DOCUMENT TEXT:
>> Start
L186/187. This is really unclear – averages of uncertainty bounds? Why do not these come simply from the rating curve uncertainties at each time step?

L189/190. T-test?   But these are not independent values?

Figure 3.   Something seems wrong here.   On both plots the calibrated model has worse values than the default model for the values > 0

L228. The relevance of which is debatable?    Really???    The models are really poor for these sites – THAT is important - it is he relative values of just how bad are that is not so relevant.

L230 ff. See comments above about outliers and disinformation.

L254. Not clear here – if you have taken average percentage uncertainties by flow class and multiplied by the flow then how is there such variation?

L265/266 is that not the inverse of what you started at the start of this paragraph?

Section 4.1. See comments above about temporal variability, outliers and disinformation

L294/295. But equifinality has been discussed for more than 20 years now – but does not get an explicit mention in the text anywhere?

L300/301 So only take your best cases??? is it not more important to understand what is happening at these sites and allow for that understanding in what you use to predict?   Might these be model invalidation sites (see Beven and Lane, HP 2022)

Section 4.3.   See Beven HP 2023 benchmarking paper for an alternative view.

L346 experiment

Keith Beven
Citation: https://doi.org/10.5194/egusphere-2023-1156-RC1
- AC1: 'Reply on RC1', Jerom Aerts, 28 Aug 2023
  
  Please see the attached PDF for our reply to the review.
  
  On behalf of all the authors,
  
  Jerom Aerts
  
  Citation: https://doi.org/10.5194/egusphere-2023-1156-AC1
RC2:
'Comment on egusphere-2023-1156', Anonymous Referee #2, 17 Jul 2023

General comments:
The study tackles a worthwhile problem. I won’t be addressing what Prof. Beven pointed out already (which I found to be very good comments). It is difficult to give a verdict on these type of studies as they only point out, an unsolvable, problem in detail. There are some aspects of this studies that cannot be rectified with the state-of-the-art of the knowledge i.e., taking into account of all type of uncertainties simultaneously. I accept that and this has to be forgiven, for now. However, I found other major problems while going through the text which are stated below. I would like the authors to address my concerns satisfactorily. A significant overhaul is needed in my opinion. Mainly, the title says "observation uncertainty" but precipitation is also an observation and its uncertainty is left out. The paper should have said "observed discharge uncertainty" because that is the only thing it deals with. Furthermore, I found that the authors did not commit enough to what exists in literature about uncertain data in the text. Many of the problems that I point out could have been avoided had they simply done more reading.
>> End
GIVEN DATA:
>> Start
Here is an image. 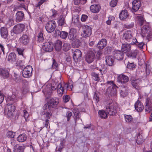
>> End
EXERCISE INSTRUCTIONS:
Reproduce everything in the review comments from "L254. Not clear" down to "the text anywhere?", swapping "equifinality" out for "model equivalence". The material has no connection to the review comments.

EXPECTED ANSWER:
L254. Not clear here – if you have taken average percentage uncertainties by flow class and multiplied by the flow then how is there such variation?

L265/266 is that not the inverse of what you started at the start of this paragraph?

Section 4.1. See comments above about temporal variability, outliers and disinformation

L294/295. But model equivalence has been discussed for more than 20 years now – but does not get an explicit mention in the text anywhere?